Search About Newsletters Donate
Life Inside

How I Came to Terms with the Man Who Shot Me

A victim is transformed by a family history of crime and violence.

This article was published in collaboration with Vice.

Seven years ago, I was shot. Twice.

In 1988, my family moved to Highland Park in Detroit. I grew up on Geneva Street, one of the most vibrant spots in the neighborhood for reasons both good and bad. There were the friendly games of bike-tag — but also constant drug-dealing and shootings. I lived in a single-parent home along with my four brothers. I was the youngest, and watched as the people around me succumbed to violence, prison, or both.

When I was 10 years old, I remember sitting on my front porch with my brother and several friends. We heard a car screech, then gunfire. My best friend, Reubin, also 10, had been shot in the chest, the random victim of a drive-by shooting.

He died instantly.

My father was shot in the 90s, also in the chest, during an argument with a friend over money.

My second oldest brother was shot in the back while trying to run away from someone who was trying to rob his apartment.

In the early 2000s, my first cousin was shot in the back during an attempted robbery and is now paralyzed from the waist down. Another cousin has been shot and stabbed several different times.

So often, young black men are seen as dangerous. The truth is, we’re the ones most likely to be harmed. I wanted my life to be different.

By the summer of 2009, I had graduated from Elms College in Massachusetts with an honors degree in business management and a contract to play professional basketball in Europe. People said I was like a wizard on the court; my nickname was “Oz.”

But everything changed the night of Aug. 24, 2009. I pulled up to a convenience store on Albany Avenue in Hartford, Connecticut, to grab some lemonade. But as I walked in, I noticed a guy staring at me, and an eerie feeling crept over my body. When I left the store, I walked to my car and put the juice on the backseat. I turned to close the car door, and saw two men I didn’t know walking toward me. One of them had two guns, one in each hand.

Several competing thoughts raced through my head — to jump in the car, put the key in the ignition, and drive off; to let them rob me of my car or my belongings; or to do whatever I could to fight for my life. As they got closer, I started counting the steps. One, two, three. On the fourth, I lunged.

After a brief scuffle, I tried to run back into the store. Eight shots rang out, two of which hit me in the back.

I remember lying on the ground. I tried to stand up but couldn’t feel my legs.

I didn’t know if the two men were still nearby, so I tried dragging myself from the parking lot to the store entrance. I looked up at the clerk and yelled, “I’m shot. I need help.”

When the ambulance came, I kept saying to the paramedics, “I don’t want to die.” I said those words to myself, too.

At the ER, doctors told me that I had two collapsed lungs, extensive internal bleeding, temporary paralysis, and a dislocated shoulder. It took me days to wake up, and I spent weeks in the hospital. I was confused, angry, scared — and in so much pain.

When the doctors and nurses came to change my bandages, I held onto the bed rail, crying. They were unable to remove the bullets for several years because of how close they were to my spine. My body would never be the same again.

There were the mental wounds, too. I was afraid to return to my own neighborhood. I lived just a few blocks from where it happened, and I was worried, perhaps irrationally, that the men would come back to kill me.

This fear curdled into anger, and I wanted vengeance.

I asked a family member to get me a gun. Within a few hours, he came to my house and placed a black 9 mm next to my medicine bag.

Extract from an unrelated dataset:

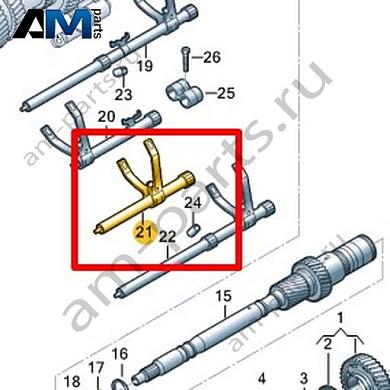 Вилка включения VAG 0CK311559AКупить вилку включения 0CK311559A на Фольксваген/Ауди/Шкоду- минимальная цена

I had never even held a gun before that. Now I took one with me everywhere I went — to relatives’ houses and doctor’s appointments.

Police came to see me two or three times while I was recovering, and seven months after I was shot, they captured the man who did it. Detectives arrested him at a house in my neighborhood. He was 18 or 19 years old, younger than I was at the time.

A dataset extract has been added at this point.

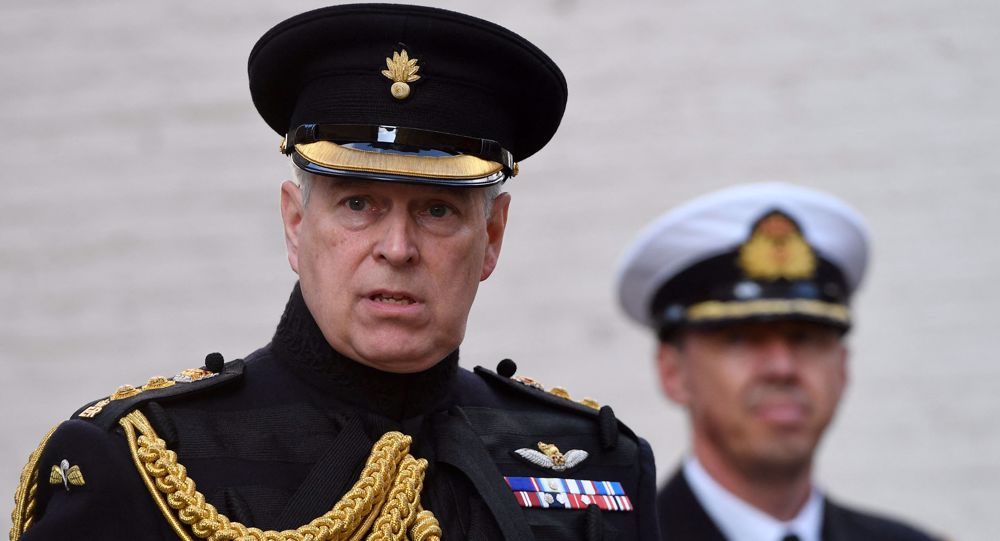 UK royal family strips Prince Andrew of royal and military links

The day of his trial, I was prepared to testify, to identify him in court, and to tell him about the pain he’d caused. I was led to the DA’s office, where I heard that he had repeatedly declined multiple plea deals and was facing 40 years in prison. My brother was serving a life sentence, and I knew all too well the devastation that long-term prison sentences could have on a family.

That’s when something clicked: I didn’t want to put another human being through that.

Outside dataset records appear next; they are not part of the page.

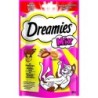 Dreamies Katzensnacks Mix mit Käse & Rind - 60 g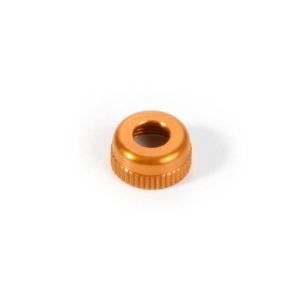 ALU SHOCK BODY CAP - LOWER - ORANGE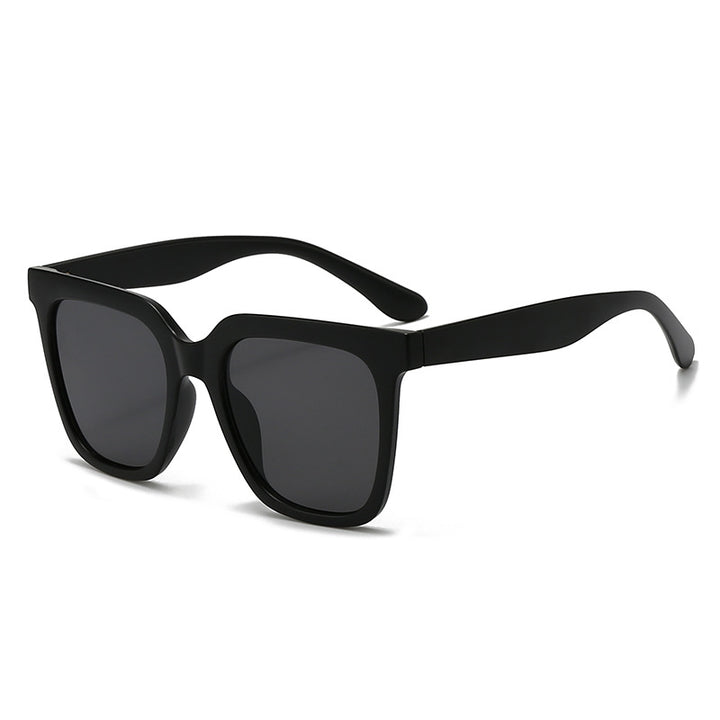 Dame moterik kvadratisk solbrille Skanto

Working with the prosecutor, I settled on another deal​. My attacker accepted, pleaded guilty, and received a sentence of​ six to ten years.

For the first time in a long time, I didn’t feel so angry. I still don’t know if he was aware that I helped him get a lesser sentence.

Our basketball coach at Elms had a saying. After doing a ton of sprints and runs, when we were feeling the pain and wanted to give up, he would say, You’re not as tired as you think you are.

It’s the most important lesson I’ve ever learned.

Aswad Thomas received a master’s degree in social work and now works with the Alliance for Safety and Justice, organizing a national network of crime survivors who advocate for an improved justice system.